Start of Source data

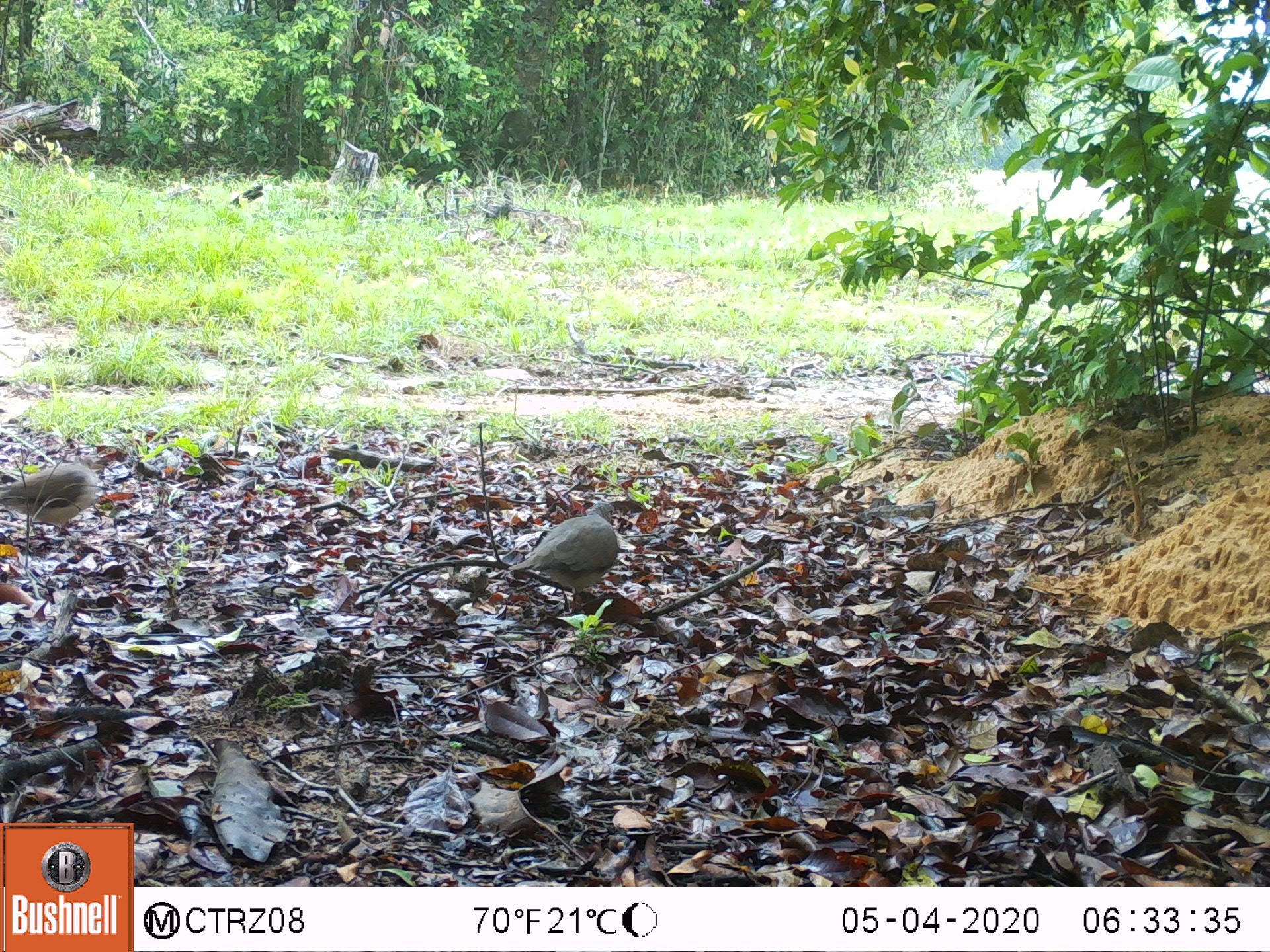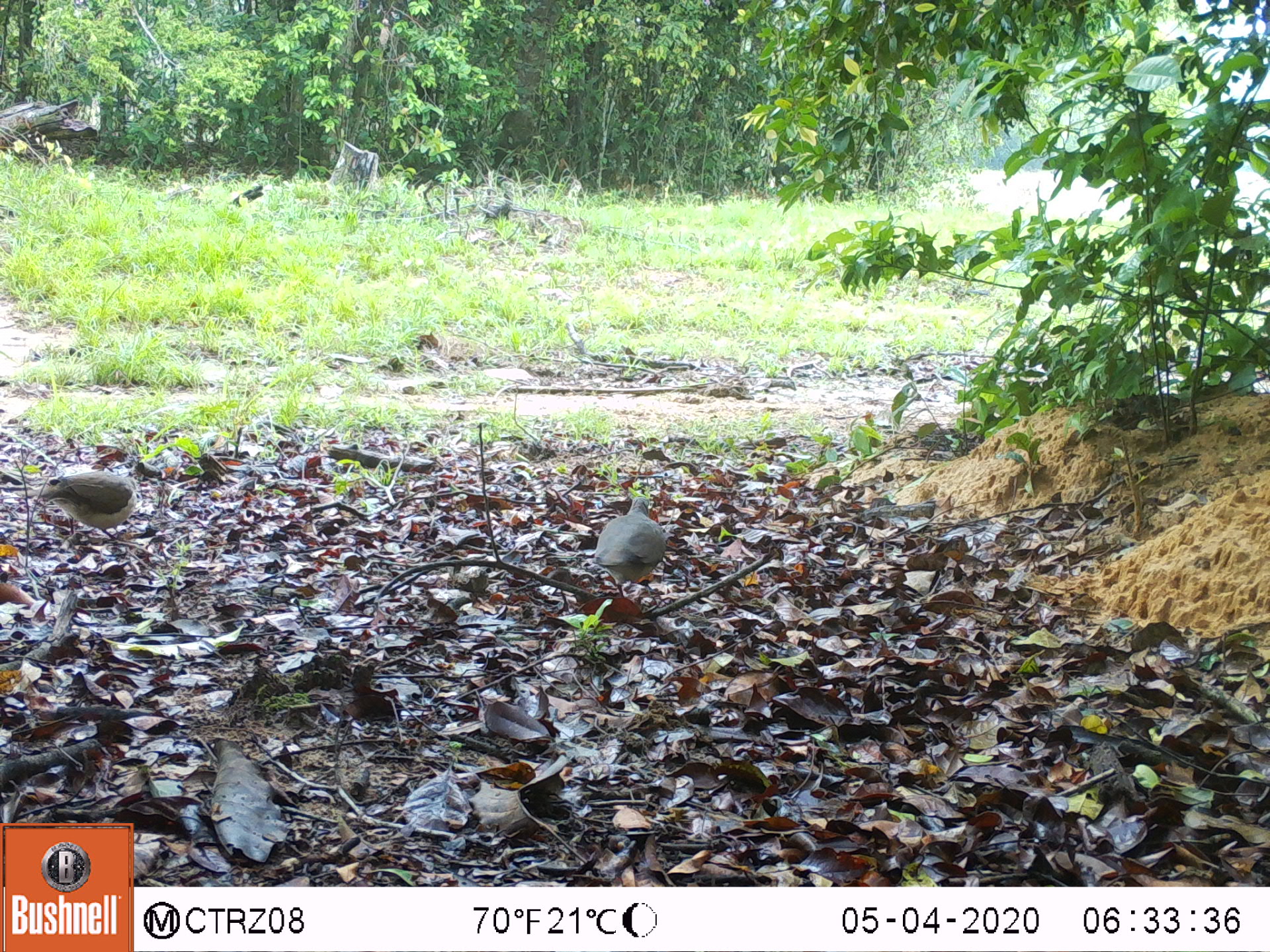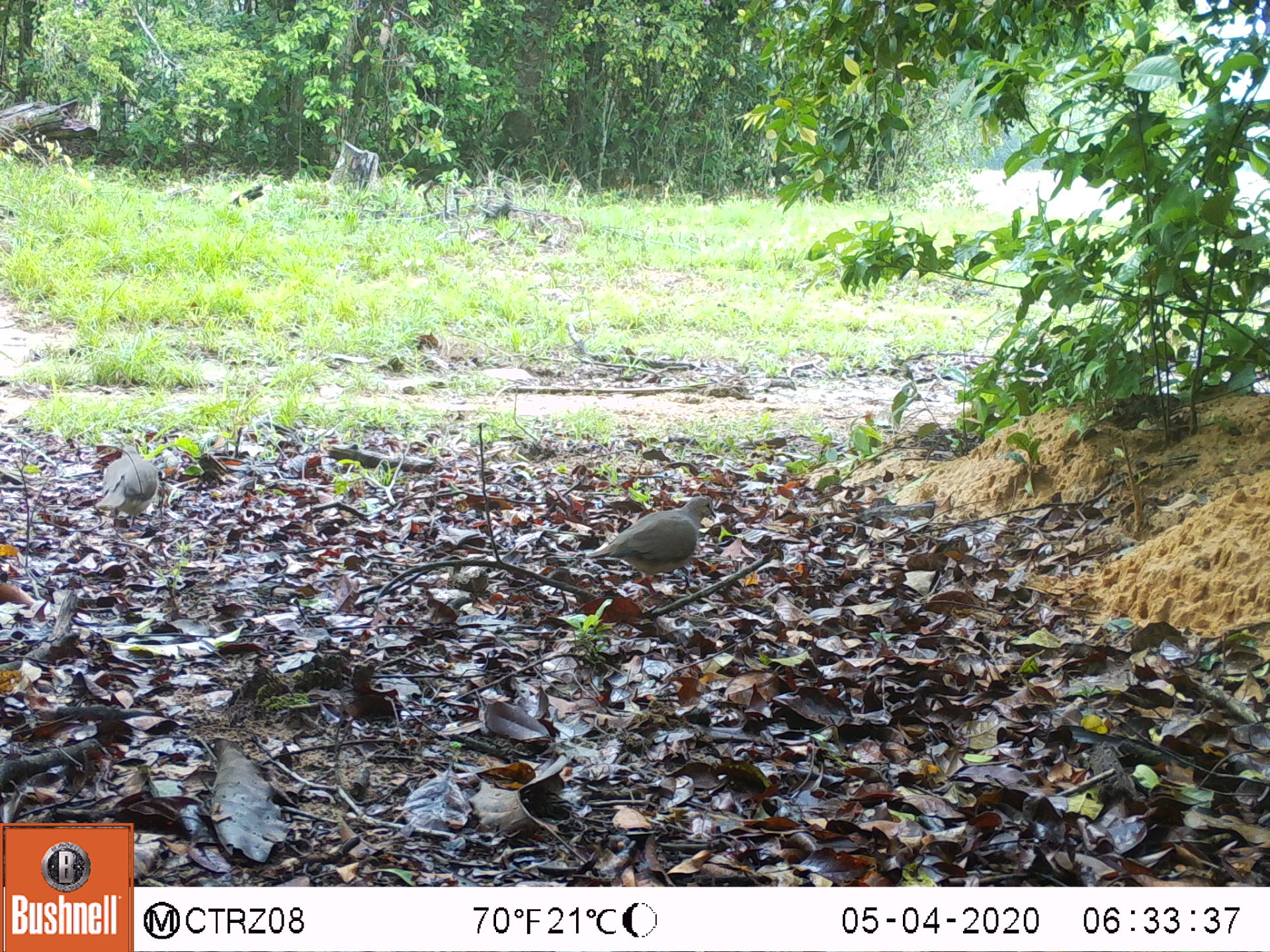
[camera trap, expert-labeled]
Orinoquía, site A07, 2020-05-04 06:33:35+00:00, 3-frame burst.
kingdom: Animalia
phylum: Chordata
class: Aves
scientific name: Aves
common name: bird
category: unknown bird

End of Source data

Would you copy out every line of the data above exactly, minus the pictures?

[camera trap, expert-labeled]
Orinoquía, site A07, 2020-05-04 06:33:35+00:00, 3-frame burst.
kingdom: Animalia
phylum: Chordata
class: Aves
scientific name: Aves
common name: bird
category: unknown bird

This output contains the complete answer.